Şenol Güneş’ten sonra Beşiktaş’a “öz evlatlarından” bir teknik direktör mü ilaç gibi gelir, yoksa “öz evladıyla birlikte” Mircea Lucescu mu; onu kestiremiyorum ama misak-ı milli sınırlarımız içinde tecrübeli Rumen Hoca’ya çatır çatır bir “ırkçılık” uygulandığını adım gibi biliyorum!..
Evet, “ırkçılık”...
Vakti zamanında “çeribaşı” bile dediler adama.
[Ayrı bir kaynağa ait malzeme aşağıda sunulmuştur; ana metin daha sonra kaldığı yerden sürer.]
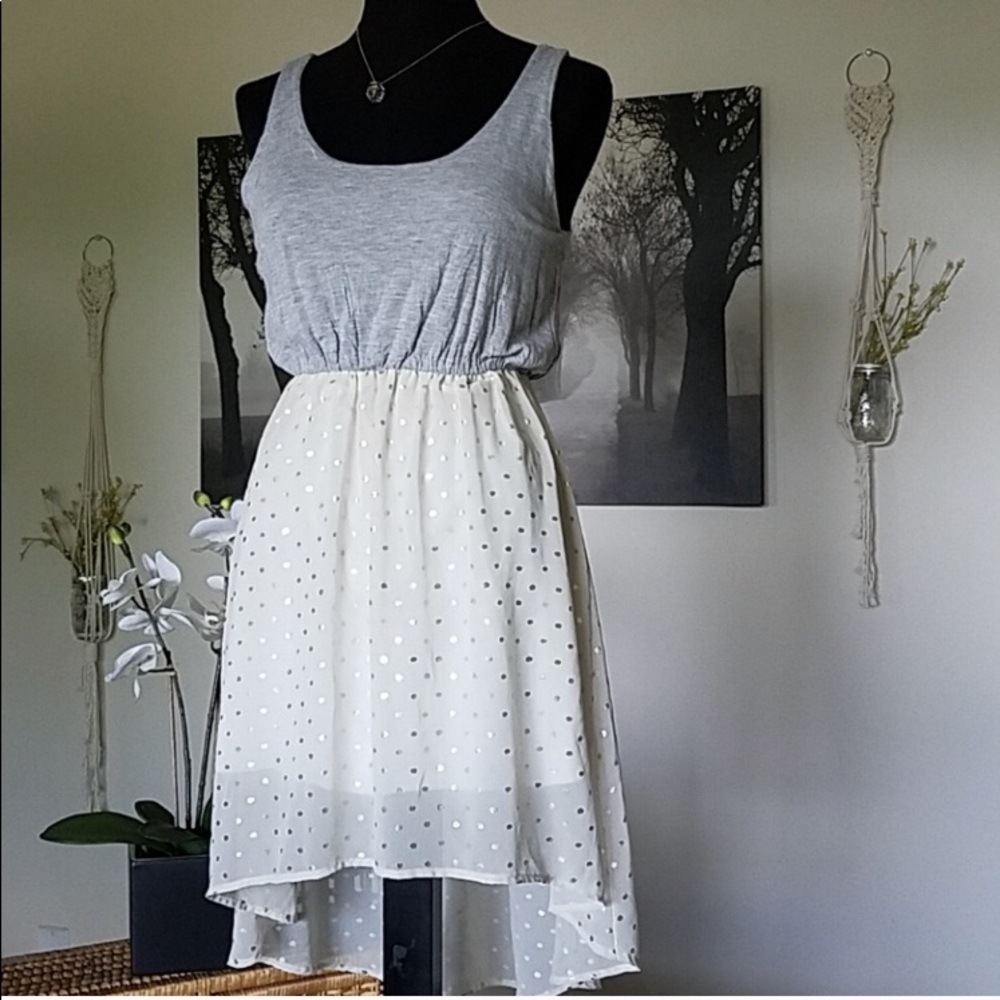 Asymmetrical polka dot dress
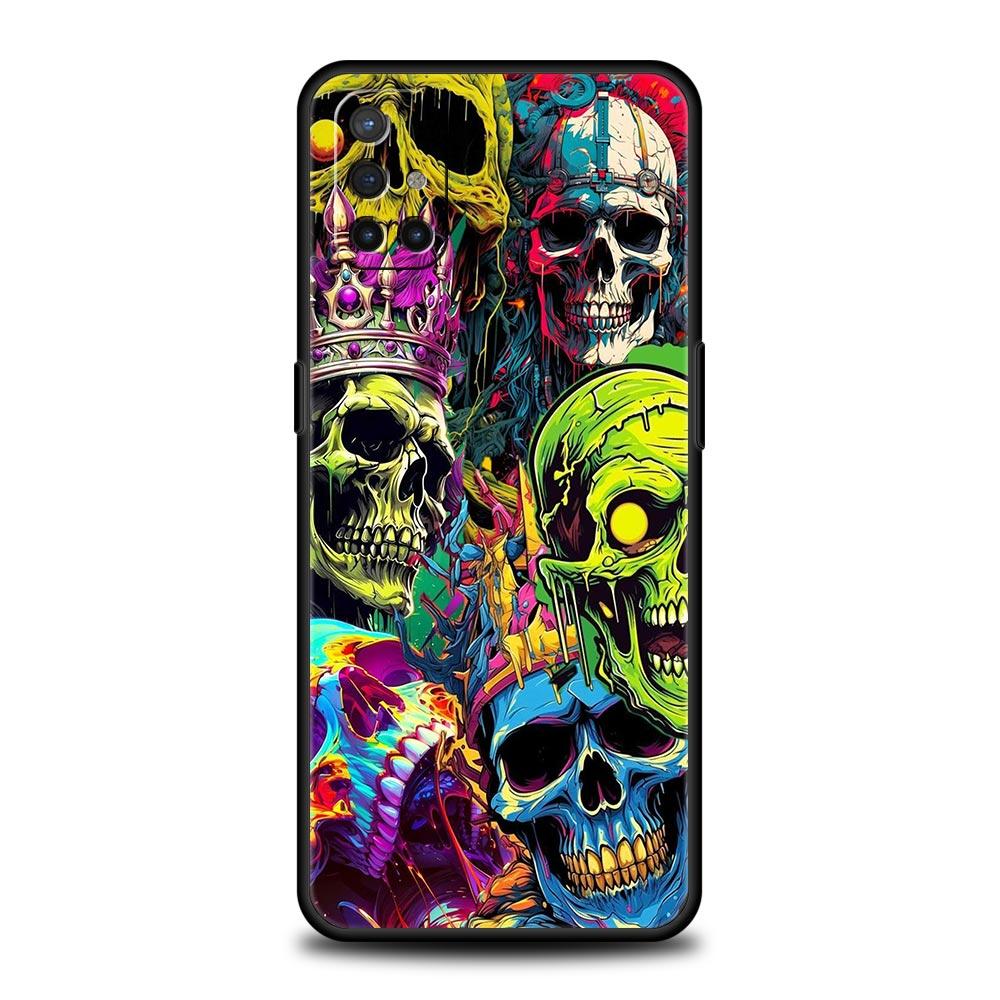 Phone Case For Oneplus 13R 13 12 10T 11 R10 Nord N100 N200 N10 9 9R CE 2 3 Z Pro Lite 5G Soft TPU Cover Skeleton Skull Funda Bag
Türkiye’de Lucescu’ya “İyi hocadır” diye hakkını veremiyorsunuz mesela... Pat diye “Lucescu aşığı” yaftasını yapıştırıyorlar. Yahu ne aşık olacağız; sapık mıyız?.. İstatistik biliminin verilerine bakıyoruz. Kariyerine göz atıyoruz.
Neredeyse gittiği her takıma ya kupa kazandıran ya da o takımları Şampiyonlar Ligi ve UEFA Avrupa Ligleri’nde önemli yerlere taşıyan Türkiye’de Galatasaray ve Beşiktaş takımlarına şampiyonluk yaşatan hocaya “futbolu bilmez” mi diyeceğiz kimi salaklar gibi?
Nereden çıktı bu “anti Lucescu” saplantısı biliyor musunuz?
Zamanında şampiyon yaptığı Galatasaray’dan son derece haksız ve dayanaksız olarak, sadece kimi “Lucescu takıntılıların” dırdırından kurtulmak için postalanmasından.
Bakınız; hâlâ aynı adamlar hâlâ nefret eder Lucescu’dan... Bir de onların şerrinden korkan veya fikirsizliği belli olmasın diye tesadüfen o kanaat önderlerinin (!) fikrine yapışanlar.
Ve “fikri takip” icabı hiçbir yaptığını beğenmiyorlar.
“Milli Takım’ın Lucescu devri nasıldı” diye sorun... “Çok şükür kurtulduk Lucuescu’dan” yanıtı garantidir.
Ayıptır... Milli Takım’ı Lucescu’ya teslim etmek Yıldırım Demirören Federasyonu’nun yaptığı en mantıklı, en kritik ve takdir edilmesi yıllar sonrasına kalsa da en başarılı operasyonudur...
Neden?.. Çünkü Fatih Terim’i bile yiyen “papazlardan” Milli Takım’ı kurtarabilecek ve bunu yaparken futbolumuzu yakından bildiği için minimum zarar verecek tek adamdı Lucescu.
Ve başardı... Aldı, temizledi, teslim etti...
Beyler oturup ücretini, yaşını, tercihlerini konuştu... Sanki bizim hocalar Ay-Yıldız’ı bedava giyiyormuş, sanki delikanlı çağından yeni çıkmış, sanki geçen yıllar cildi kırıştırsa da dimağa birikim ve tecrübe kazandırmazmış gibi.
Tercihlerine gelince... Görevi oydu birader.
“Gemide isyan” gibi Milli Takım’ı ele geçirmiş tayfalardan temizlemek. Var mıydı bizde becerecek?
Bizim hocalarımızın gücü yetmeyeceğini nasıl biliyoruz?.. İşte, Şenol Güneş daha siftahta Gökhan Gönül’ü, Emre Belözoğlu’nu, Burak Yılmaz’ı çağırıverdi.
Kötü futbolcular mı? Hayır...
Ama bizim anılarımız kötü...
Neyse...
Dönelim Beşiktaş ve Lucescu meselesine.
Aslında, bu birlikteliğin önündeki tek engel, “ırkçı” kanaat önderlerimiz ve onların beyinlere nakşettiği “kanımızı emen Lucescu” imajıdır şu anda.
Milli sporumuz bu işte!.. “İmaj yaratma” veya “toplum mühendisliği” falan değil, çok ötesinde; “gerçeğin tam tersini belletmek”.
El insaf... Keşke herkes Lucescu kadar aldığı paranın karşılığını verse. İnanmayanlar orta yaşı aşkın Galatasaraylılara, Beşiktaşlılara sorsun.
Evet, Beşiktaş’a “cuk oturacak” hocalardan biridir Lucescu...
Çünkü gelecek sezon parasızlığın güçten düşüreceği, yıldızlarını sattıracağı Beşiktaş, ancak Lucescu’nun savunmacı formatıyla iş yapabilir bir dönem.
Tabi kulüp ve tribünler bazılarının ırkçılığa varan ön yargılarına direnebileceklerse.